KÖROĞLU
Gerçek adı Ruşen Ali olan ve Anadolu halk kahramanlarından biri sayılan Köroğlu, ilk kez 1930'larda yayınlanan çeşitli dergilerde yeniden gündeme gelen XVI. yüzyıla ait kültürel formları bünyesinde taşıyan destansı bir öyküye sahiptir. İlk sayısı 2 Kasım 1953 tarihinde Kıral Neşriyat Yurdu tarafından yayınlanan ve kendi adıyla 40 sayı olarak çıkan haftalık bir çizgiroman dergisinde dokuzuncu sanat çerçevesinde maceralar yaşamıştır.
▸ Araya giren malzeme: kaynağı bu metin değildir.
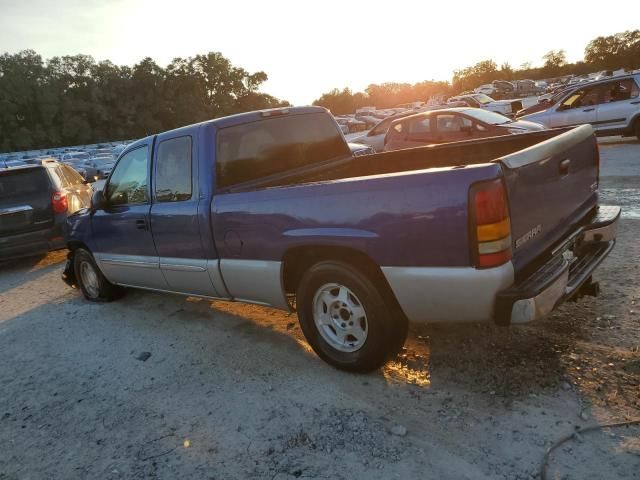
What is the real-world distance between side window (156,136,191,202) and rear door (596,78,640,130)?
1159 centimetres

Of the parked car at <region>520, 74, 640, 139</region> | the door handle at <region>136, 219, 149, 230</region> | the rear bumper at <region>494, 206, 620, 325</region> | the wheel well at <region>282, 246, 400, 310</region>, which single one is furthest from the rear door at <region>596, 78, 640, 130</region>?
the door handle at <region>136, 219, 149, 230</region>

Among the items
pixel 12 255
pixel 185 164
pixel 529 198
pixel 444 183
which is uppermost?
pixel 185 164

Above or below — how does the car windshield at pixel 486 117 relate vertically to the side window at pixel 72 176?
below

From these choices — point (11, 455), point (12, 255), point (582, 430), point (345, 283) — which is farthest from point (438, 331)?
point (12, 255)

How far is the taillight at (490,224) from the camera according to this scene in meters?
2.53

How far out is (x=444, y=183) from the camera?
102 inches

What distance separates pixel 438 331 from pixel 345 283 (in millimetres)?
1158

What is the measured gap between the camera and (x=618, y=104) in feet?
39.0

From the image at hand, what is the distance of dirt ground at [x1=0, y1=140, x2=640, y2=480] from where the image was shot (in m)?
2.54

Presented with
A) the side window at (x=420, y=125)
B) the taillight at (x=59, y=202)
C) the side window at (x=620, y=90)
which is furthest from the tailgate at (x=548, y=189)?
the side window at (x=620, y=90)

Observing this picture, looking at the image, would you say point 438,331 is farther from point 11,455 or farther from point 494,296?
point 11,455

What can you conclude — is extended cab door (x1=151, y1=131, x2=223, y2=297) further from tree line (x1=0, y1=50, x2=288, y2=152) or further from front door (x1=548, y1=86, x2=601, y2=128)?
tree line (x1=0, y1=50, x2=288, y2=152)

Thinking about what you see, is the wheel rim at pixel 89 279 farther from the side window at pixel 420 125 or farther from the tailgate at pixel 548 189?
the side window at pixel 420 125

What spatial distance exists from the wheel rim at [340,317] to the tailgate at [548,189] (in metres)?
1.08
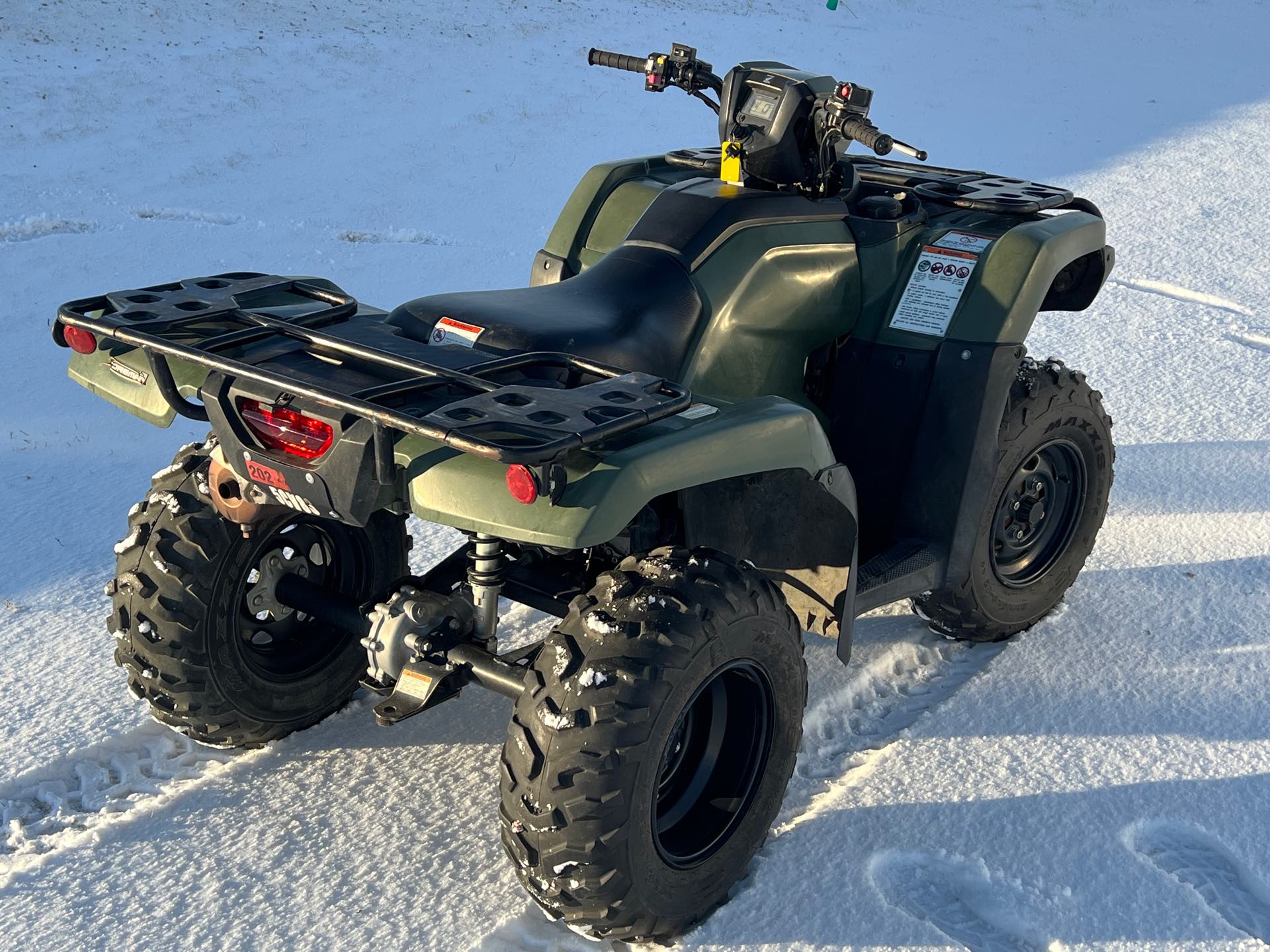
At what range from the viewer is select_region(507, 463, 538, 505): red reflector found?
6.98 ft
Köroğlu, zalim Bolu Beyi'ne seyislik yapan babası Yusuf'un beyi için satın aldığı cılız ve gösterişsiz bir tay nedeniyle hışmına uğraması ve gözlerinin dağlanması üzerine intikam yemini etmiştir. Artık yaşamının tek amacı babasının gözlerini kör eden Bolu Beyi'nden intikam almaktır. Bu amaçla babasının nasihatleri üzerine beyin beğenmediği cılız atı özel yöntemlerle besler ve yetiştirir. Sonuçta kör seyisin oğlu, Köroğlu diye nam salacak ve Kırat'ına binip beyin zalimliğini uygulayan askerlerine karşı mücadeleye girişecektir. Yiğitliği ve cesaretiyle halkın ve içinden çıkan diğer yiğitlerin de desteğini alarak bir kale olarak kabul edilen Çamlıbel'e akar. Bir yandan Bolu Beyi aleyhine ve yiğitlikle ilgili olarak elindeki sazı çalıp türküler söyler, bir taraftan da yanına katılan Ayvaz, Köse Kenan, Deli Hoylu, Kiziroğlu gibi adamlarıyla nihayet Bolu Beyi'nin halka uyguladığı zulmü açığa çıkarıp onu alteder. Ayvaz adlı yanından ayrılmayan delikanlıyla birlikte Mısır ve İstanbul'a seyehatler yapar, buralarda da maceralar yaşar. Sonuçta Istavrula adlı güzel bir kıza aşık olur ve onu esaretten kurtararak evlenir...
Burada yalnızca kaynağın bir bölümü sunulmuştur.